▶ What to work on
Copy word for word the lines of the records below, beginning at the one with "Lada Largus (Лада" and finishing at the one with "Photo of Mũi", ends included, but none of the pictures.

[Opening Listed records section]

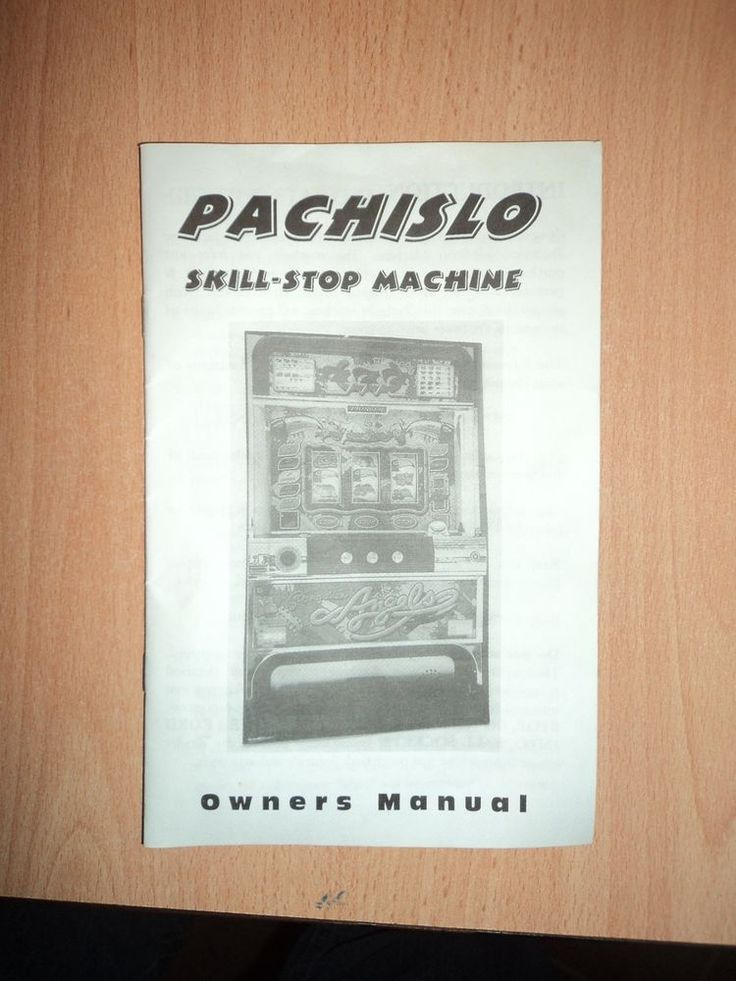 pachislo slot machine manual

[Closing Listed records section]
[Opening Listed records section]

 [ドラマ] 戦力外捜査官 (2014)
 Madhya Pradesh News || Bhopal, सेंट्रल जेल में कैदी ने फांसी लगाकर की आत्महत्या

[Closing Listed records section]
[Opening Listed records section]

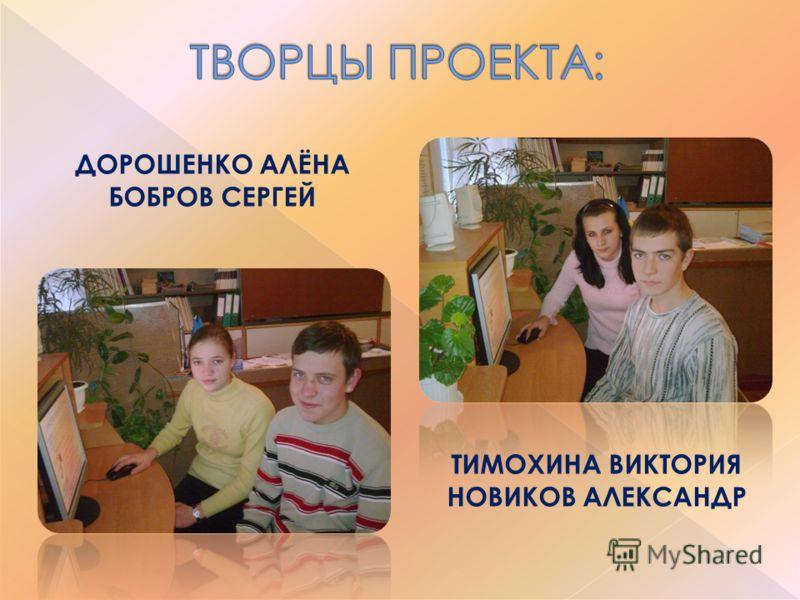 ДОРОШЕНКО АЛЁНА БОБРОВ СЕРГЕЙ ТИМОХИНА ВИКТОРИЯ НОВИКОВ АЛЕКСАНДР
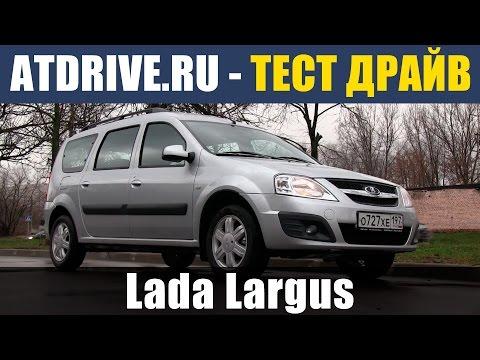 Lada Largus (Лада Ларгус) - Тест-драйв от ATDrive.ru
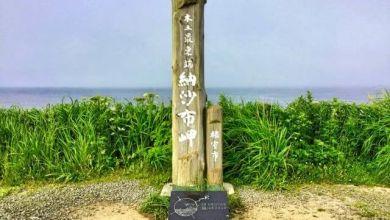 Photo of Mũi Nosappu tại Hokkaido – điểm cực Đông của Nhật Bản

[Closing Listed records section]

▶ Task solution
 Lada Largus (Лада Ларгус) - Тест-драйв от ATDrive.ru
 Photo of Mũi Nosappu tại Hokkaido – điểm cực Đông của Nhật Bản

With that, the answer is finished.